Adiós muchachos è la testimonianza diretta di Sergio Ramírez dei fatti che portarono alla nascita e alla crescita del movimento che abbatté Anastasio Somoza nel 1979. Il libro percorre i momenti topici della lotta rivoluzionaria: la clandestinità, la ribellione, gli anni di governo, la guerra con i Contra, le elezioni del 1990 e la vittoria elettorale dell’opposizione. Ramírez racconta i fatti in qualità di testimone privilegiato di quei tempi, in cui il Frente Sandinista cercava di applicare un’utopia ad un sistema di vita. Attorno, ruotano i personaggi della politica internazionale (Fidel Castro, Carter, Reagan, Gheddafi, Margaret Thatcher), ma anche e soprattutto gli autori dell’ultima rivoluzione latinoamericana che aveva saputo dare una speranza.

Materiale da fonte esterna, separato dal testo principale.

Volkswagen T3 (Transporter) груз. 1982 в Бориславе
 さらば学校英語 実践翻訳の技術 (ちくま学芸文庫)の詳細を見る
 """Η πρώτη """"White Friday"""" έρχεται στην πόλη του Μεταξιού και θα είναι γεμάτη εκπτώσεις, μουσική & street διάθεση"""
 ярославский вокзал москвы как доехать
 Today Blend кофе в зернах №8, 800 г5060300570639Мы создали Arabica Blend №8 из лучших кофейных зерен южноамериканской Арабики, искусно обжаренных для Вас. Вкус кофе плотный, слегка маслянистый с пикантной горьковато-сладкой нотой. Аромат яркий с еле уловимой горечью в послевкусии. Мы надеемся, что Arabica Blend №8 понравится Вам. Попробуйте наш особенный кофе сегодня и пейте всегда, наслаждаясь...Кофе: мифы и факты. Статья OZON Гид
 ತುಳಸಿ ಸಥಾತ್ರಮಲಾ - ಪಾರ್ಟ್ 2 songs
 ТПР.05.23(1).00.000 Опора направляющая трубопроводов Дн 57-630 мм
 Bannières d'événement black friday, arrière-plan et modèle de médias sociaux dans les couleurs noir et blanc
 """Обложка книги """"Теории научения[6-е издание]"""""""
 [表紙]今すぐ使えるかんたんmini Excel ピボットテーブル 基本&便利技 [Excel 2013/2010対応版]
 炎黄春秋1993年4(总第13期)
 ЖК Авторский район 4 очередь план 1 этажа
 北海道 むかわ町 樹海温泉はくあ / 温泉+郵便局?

L'autore: Sergio Ramírez Mercadoè nato a Masatepe, in
Nicaragua, nel 1942. Nel 1963 ha pubblicato il suo primo libro, Cuentos,
a cui seguirono romanzi e saggi sul mondo latinoamericano. Nel 1977 fondò
il Gruppo dei Dodici, formato da vari personaggi della società civile
nicaraguense in opposizione al regime di Somoza. Nel 1979, al trionfo della
rivoluzione, fece parte della Giunta di governo, per poi essere eletto
nel 1984 vice-presidente della Repubblica. Esaurita l’avventura politica,
con il suo dissenso alla linea del Frente Sandinista, si è dedicato
completamente alla letteratura.
Tra i suoi titoli, pubblicati in spagnolo, tedesco, inglese e francese
spiccano i romanzi Castigo divino (Mondadori, 1988), Margarita está
linda la mar (Alfaguara, 1998), Sombra nada más (Alfaguara, 2002).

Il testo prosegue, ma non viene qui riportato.